Business Chapter 7: Preparing accounting data for analysis
==========================================================

.. |trackd_run| replace:: d07
.. include:: _includes/track_d_run_strip.rst

This chapter is the “bridge” between bookkeeping outputs (CSV exports, trial
balances, etc.) and the kinds of tables you want for statistics, forecasting,
and dashboards.

In real organizations, *data prep* is often the highest-leverage work:

- Raw general ledger exports are not model-friendly.
- The chart of accounts (COA) contains the semantic labels you need.
- Most analytics workflows want *one amount column*, not separate debit/credit.

Chapter 7 produces two small, reusable datasets:

- **gl_tidy.csv** (line-level): one row per GL line, with COA labels
  and a single signed amount.
- **gl_monthly_summary.csv** (rollup): a monthly activity table by account.

What you should be able to do after this chapter
------------------------------------------------

- Explain why accountants track debits/credits, but analysts often prefer one
  signed amount column.
- Build a tidy, analysis-ready GL table that preserves auditability.
- Create a monthly roll-up suitable for time-series work and forecasting.
- Run basic data-quality checks before modeling.

Inputs and outputs
------------------

Inputs (from the NSO v1 dataset folder)
^^^^^^^^^^^^^^^^^^^^^^^^^^^^^^^^^^^^^^^

- ``gl_journal.csv``: the line-level journal export
- ``chart_of_accounts.csv``: the COA lookup table

Outputs (written to ``--outdir``)
^^^^^^^^^^^^^^^^^^^^^^^^^^^^^^^^^

- ``gl_tidy.csv``
- ``gl_monthly_summary.csv``
- ``ch07_summary.json`` (counts + light QC signals)

Running the chapter
-------------------

If you have not generated the NSO v1 dataset yet:

.. code-block:: bash

   make business-nso-sim

Then run Chapter 7:

.. code-block:: bash

   make business-ch07

Or run the module directly:

.. code-block:: bash

   python -m scripts.business_ch07_preparing_accounting_data_for_analysis \
     --datadir data/synthetic/nso_v1 \
     --outdir outputs/track_d \
     --seed 123

The two output tables
---------------------

1) ``gl_tidy.csv`` (line-level)
^^^^^^^^^^^^^^^^^^^^^^^^^^^^^^^

The *raw* GL has ``debit`` and ``credit`` columns. That is perfect for
accounting integrity, but awkward for analysis.
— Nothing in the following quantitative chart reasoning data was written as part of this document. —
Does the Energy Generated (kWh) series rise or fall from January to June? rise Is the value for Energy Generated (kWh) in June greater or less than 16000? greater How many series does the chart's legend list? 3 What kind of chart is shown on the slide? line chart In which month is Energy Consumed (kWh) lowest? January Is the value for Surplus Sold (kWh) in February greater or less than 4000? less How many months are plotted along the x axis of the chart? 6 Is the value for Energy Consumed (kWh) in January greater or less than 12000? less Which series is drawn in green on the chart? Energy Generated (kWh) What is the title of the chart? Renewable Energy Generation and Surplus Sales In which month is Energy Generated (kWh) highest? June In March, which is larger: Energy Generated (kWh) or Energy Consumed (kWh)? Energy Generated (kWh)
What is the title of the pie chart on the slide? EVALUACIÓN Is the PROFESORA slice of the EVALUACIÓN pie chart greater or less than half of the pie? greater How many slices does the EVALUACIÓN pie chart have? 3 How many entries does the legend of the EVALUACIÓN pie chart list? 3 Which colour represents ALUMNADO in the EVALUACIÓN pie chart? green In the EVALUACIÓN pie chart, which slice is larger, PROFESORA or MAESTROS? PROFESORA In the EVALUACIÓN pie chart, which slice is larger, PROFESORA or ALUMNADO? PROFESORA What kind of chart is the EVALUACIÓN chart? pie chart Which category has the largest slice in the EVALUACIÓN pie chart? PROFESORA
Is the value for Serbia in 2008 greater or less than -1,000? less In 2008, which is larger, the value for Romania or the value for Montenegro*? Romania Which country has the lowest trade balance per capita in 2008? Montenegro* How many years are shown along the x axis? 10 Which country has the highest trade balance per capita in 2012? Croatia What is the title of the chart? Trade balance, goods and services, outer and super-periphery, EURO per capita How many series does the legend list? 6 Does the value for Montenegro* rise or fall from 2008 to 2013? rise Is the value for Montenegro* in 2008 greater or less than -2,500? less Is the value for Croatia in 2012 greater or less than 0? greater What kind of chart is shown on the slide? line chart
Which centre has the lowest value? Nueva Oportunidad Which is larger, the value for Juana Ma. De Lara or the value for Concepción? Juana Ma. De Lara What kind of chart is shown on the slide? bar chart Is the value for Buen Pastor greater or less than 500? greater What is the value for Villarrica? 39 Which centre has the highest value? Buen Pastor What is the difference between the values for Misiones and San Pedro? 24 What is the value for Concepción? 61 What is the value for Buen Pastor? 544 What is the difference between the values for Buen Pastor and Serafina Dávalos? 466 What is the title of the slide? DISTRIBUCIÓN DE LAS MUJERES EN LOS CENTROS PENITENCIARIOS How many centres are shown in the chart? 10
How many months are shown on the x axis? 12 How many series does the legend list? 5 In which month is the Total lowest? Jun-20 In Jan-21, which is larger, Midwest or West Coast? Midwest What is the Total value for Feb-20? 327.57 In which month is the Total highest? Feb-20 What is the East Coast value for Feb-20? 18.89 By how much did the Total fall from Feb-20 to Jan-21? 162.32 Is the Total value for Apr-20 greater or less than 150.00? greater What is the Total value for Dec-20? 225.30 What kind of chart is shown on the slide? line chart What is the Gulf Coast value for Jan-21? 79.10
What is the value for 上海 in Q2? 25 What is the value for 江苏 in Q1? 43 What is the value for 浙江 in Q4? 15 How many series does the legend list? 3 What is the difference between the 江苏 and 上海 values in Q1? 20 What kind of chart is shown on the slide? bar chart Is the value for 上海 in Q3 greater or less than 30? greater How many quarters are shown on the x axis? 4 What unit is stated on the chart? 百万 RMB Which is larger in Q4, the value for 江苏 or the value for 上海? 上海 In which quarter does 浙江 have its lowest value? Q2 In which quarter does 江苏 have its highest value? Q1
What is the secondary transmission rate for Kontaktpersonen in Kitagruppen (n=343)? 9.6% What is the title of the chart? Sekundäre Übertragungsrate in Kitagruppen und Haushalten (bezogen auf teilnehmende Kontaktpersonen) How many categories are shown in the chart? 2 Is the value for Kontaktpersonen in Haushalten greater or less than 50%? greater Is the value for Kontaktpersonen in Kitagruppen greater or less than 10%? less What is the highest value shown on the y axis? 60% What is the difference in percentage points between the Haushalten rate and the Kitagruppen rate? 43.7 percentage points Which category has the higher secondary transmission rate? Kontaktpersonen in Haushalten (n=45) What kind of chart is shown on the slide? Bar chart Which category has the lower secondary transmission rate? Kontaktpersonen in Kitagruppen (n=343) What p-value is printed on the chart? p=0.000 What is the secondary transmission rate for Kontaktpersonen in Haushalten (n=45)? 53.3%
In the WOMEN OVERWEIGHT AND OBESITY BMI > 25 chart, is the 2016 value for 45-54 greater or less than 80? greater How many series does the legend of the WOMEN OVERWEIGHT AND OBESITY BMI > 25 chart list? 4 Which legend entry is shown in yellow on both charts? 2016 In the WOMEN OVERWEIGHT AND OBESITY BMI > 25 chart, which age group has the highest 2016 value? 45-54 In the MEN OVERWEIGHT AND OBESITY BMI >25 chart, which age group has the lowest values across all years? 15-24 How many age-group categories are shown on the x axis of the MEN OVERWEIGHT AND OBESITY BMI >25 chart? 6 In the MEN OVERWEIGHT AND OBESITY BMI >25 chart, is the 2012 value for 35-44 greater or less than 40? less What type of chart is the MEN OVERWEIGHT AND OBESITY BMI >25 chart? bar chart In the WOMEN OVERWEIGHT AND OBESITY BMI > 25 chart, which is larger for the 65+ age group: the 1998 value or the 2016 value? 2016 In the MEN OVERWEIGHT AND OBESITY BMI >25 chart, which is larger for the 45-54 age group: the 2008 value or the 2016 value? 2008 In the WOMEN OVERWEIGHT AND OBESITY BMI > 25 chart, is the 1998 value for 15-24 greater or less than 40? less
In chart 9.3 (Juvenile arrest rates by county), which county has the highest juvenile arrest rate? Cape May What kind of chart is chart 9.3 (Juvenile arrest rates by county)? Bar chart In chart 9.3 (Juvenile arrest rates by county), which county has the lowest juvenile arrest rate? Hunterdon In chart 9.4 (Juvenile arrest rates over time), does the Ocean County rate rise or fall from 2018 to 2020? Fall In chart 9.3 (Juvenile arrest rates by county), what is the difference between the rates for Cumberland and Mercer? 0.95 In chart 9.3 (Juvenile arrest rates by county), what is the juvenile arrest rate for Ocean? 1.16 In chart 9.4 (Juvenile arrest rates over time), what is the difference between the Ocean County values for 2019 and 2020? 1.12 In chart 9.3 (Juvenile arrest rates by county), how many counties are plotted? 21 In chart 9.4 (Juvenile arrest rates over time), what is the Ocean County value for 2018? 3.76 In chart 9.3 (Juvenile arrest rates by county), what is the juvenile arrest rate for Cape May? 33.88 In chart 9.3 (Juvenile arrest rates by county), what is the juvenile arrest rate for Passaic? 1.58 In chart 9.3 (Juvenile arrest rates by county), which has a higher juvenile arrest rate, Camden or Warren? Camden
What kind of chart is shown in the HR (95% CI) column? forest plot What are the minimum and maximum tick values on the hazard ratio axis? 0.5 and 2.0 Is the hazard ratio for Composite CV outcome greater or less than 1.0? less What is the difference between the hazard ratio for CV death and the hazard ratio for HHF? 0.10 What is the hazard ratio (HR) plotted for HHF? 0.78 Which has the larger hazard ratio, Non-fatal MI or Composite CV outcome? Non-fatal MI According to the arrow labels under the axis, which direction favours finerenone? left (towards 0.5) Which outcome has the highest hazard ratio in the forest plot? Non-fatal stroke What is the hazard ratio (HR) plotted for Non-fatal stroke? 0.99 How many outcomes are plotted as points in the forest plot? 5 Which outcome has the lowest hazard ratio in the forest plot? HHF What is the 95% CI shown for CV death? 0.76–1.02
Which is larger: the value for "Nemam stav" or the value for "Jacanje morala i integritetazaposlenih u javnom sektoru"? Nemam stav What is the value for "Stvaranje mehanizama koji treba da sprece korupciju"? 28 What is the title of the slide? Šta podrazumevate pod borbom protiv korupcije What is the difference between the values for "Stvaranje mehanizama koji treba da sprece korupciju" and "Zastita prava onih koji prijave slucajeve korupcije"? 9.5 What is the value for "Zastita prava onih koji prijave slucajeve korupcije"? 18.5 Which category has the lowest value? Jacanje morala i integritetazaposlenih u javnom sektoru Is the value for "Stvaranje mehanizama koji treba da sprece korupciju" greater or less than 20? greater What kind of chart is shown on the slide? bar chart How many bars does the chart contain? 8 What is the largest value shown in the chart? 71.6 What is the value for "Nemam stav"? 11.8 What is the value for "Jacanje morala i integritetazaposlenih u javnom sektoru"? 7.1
In ``gl_tidy.csv`` we keep the audit fields (``txn_id``, ``doc_id``, ``date``,
``description``) and add COA labels:

- ``account_name``
- ``account_type``
- ``normal_side`` (debit or credit)

We also add two derived amount fields:

- ``raw_amount`` = ``debit - credit`` (debit positive, credit negative)
- ``amount`` = signed change in the account’s **normal-side** direction

Why two amount columns?

- ``raw_amount`` is a faithful numeric encoding of the journal line.
- ``amount`` is usually what you want for analytics (“did the account go up or
  down, in the normal direction?”).

To make each row easy to reference, we add:

- ``line_no``: the line number within a transaction
- ``gl_line_id``: ``<txn_id>-<line_no>``

2) ``gl_monthly_summary.csv`` (monthly roll-up)
^^^^^^^^^^^^^^^^^^^^^^^^^^^^^^^^^^^^^^^^^^^^^^^

This is a grouped summary of the tidy GL:

- group by ``month`` + account
- sum ``debit``, ``credit``, and ``amount``

This produces a table that is immediately useful for:

- trend charts and dashboards
- anomaly detection (spikes in monthly activity)
- forecasting models (per-account time series)

Reading ``ch07_summary.json``
-----------------------------

The summary JSON is a small “run report” that answers:

- How many rows were produced?
- Did we successfully join to the COA?
- Did we have any unparseable dates?

It is not meant to be exhaustive; it is meant to provide quick confidence
before you begin deeper analysis.

Exercises and extensions
------------------------

1. **Wide-format features:** pivot ``gl_monthly_summary.csv`` so each account is
   a column and each month is a row. (This is a common forecasting feature
   matrix.)
2. **Custom groupings:** map accounts into “management categories” (e.g.,
   *marketing spend*, *shipping expense*) and create a second monthly summary.
3. **More QC checks:** add rules to flag months where an expense account has
   negative activity, or where an account has no COA mapping.

Notes for maintainers
---------------------

- Keep ETL helpers small and testable. Shared code lives in
  ``scripts/_business_etl.py``.
- Prefer deterministic outputs (stable sorting, fixed seed). It keeps unit tests
  robust and makes docs examples repeatable.